About this task. The word "text": in how many lines of the records does it appear? Reply with the number alone.

Records to use.
# # # # #

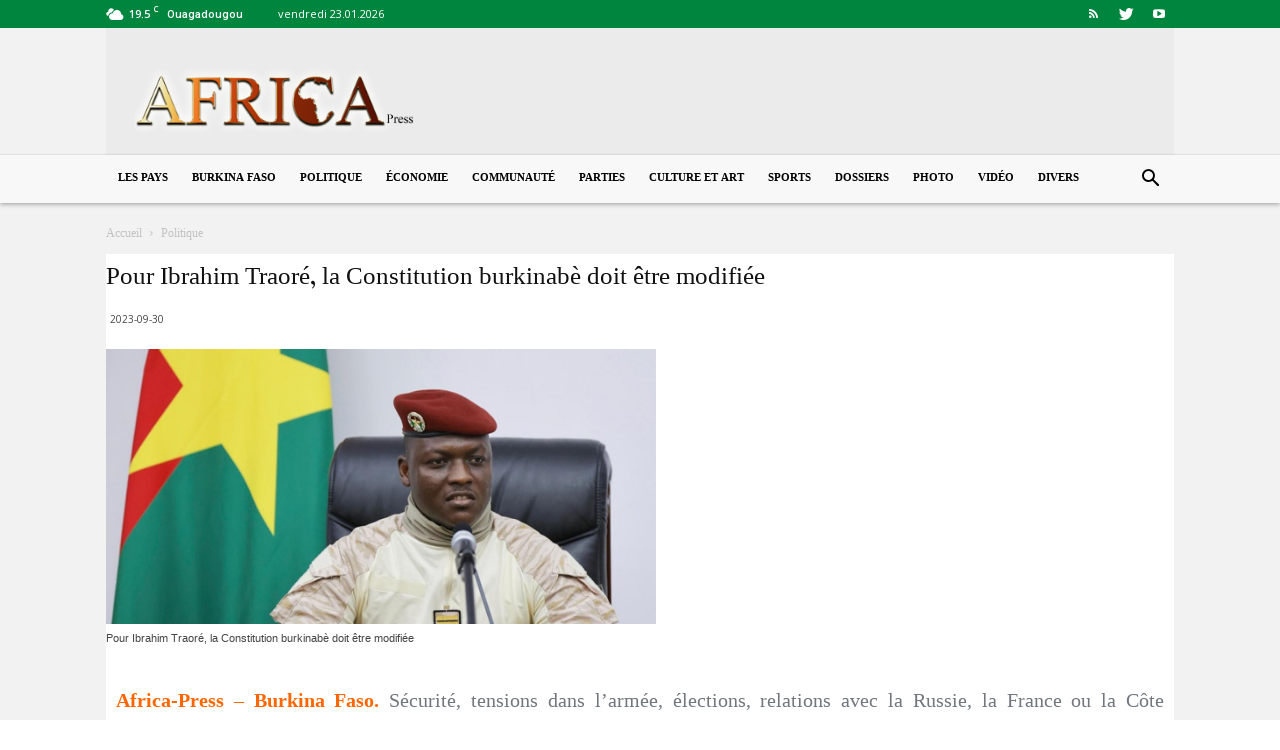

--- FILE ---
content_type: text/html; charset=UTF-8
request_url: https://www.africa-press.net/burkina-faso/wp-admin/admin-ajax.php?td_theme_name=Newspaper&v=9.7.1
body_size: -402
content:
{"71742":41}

# # # # #

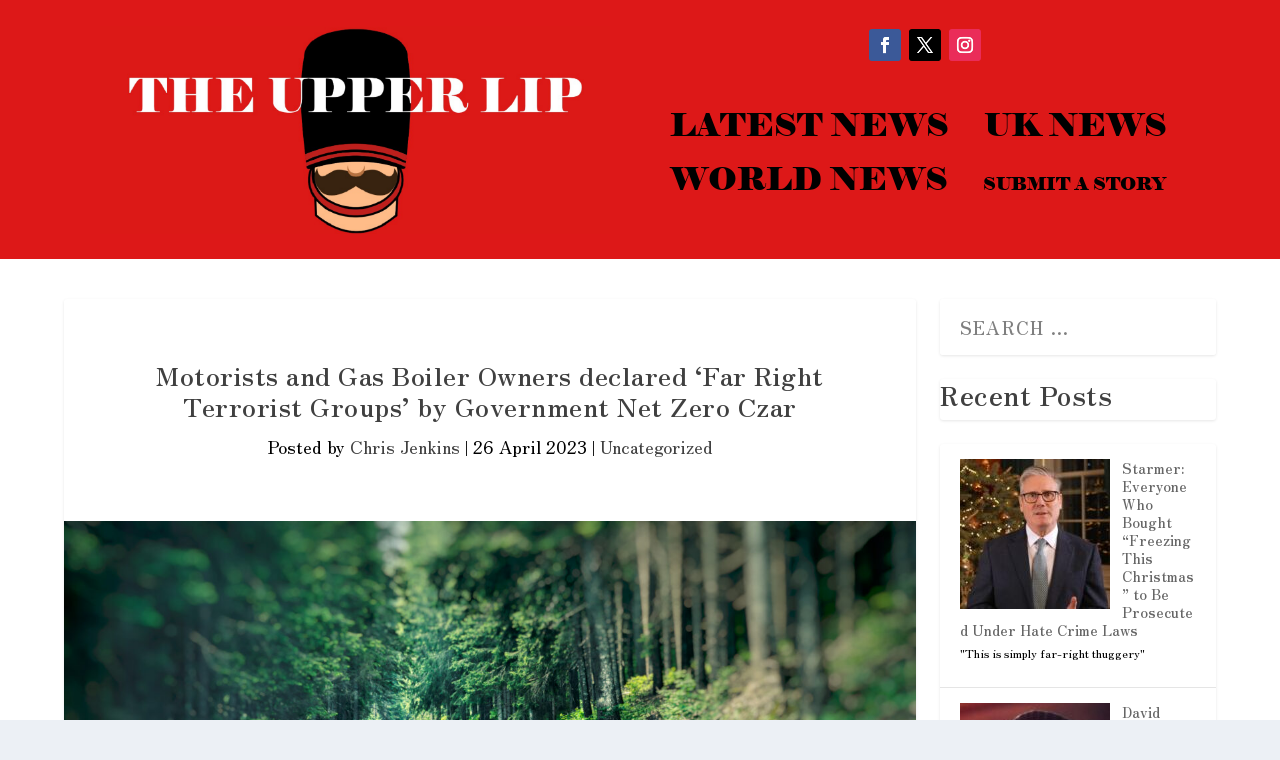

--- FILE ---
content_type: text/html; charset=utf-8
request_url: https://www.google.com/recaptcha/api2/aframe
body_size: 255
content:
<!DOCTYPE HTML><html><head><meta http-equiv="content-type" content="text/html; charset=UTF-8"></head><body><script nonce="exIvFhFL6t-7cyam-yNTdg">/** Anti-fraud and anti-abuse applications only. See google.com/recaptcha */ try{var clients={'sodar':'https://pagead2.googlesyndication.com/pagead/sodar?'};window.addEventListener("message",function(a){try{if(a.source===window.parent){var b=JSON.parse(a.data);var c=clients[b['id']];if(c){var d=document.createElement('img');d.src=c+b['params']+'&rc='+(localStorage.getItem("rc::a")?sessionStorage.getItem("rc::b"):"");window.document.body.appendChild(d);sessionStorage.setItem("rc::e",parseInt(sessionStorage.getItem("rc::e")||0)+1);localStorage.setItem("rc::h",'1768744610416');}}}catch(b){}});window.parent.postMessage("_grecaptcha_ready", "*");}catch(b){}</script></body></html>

# # # # #

Task result. 3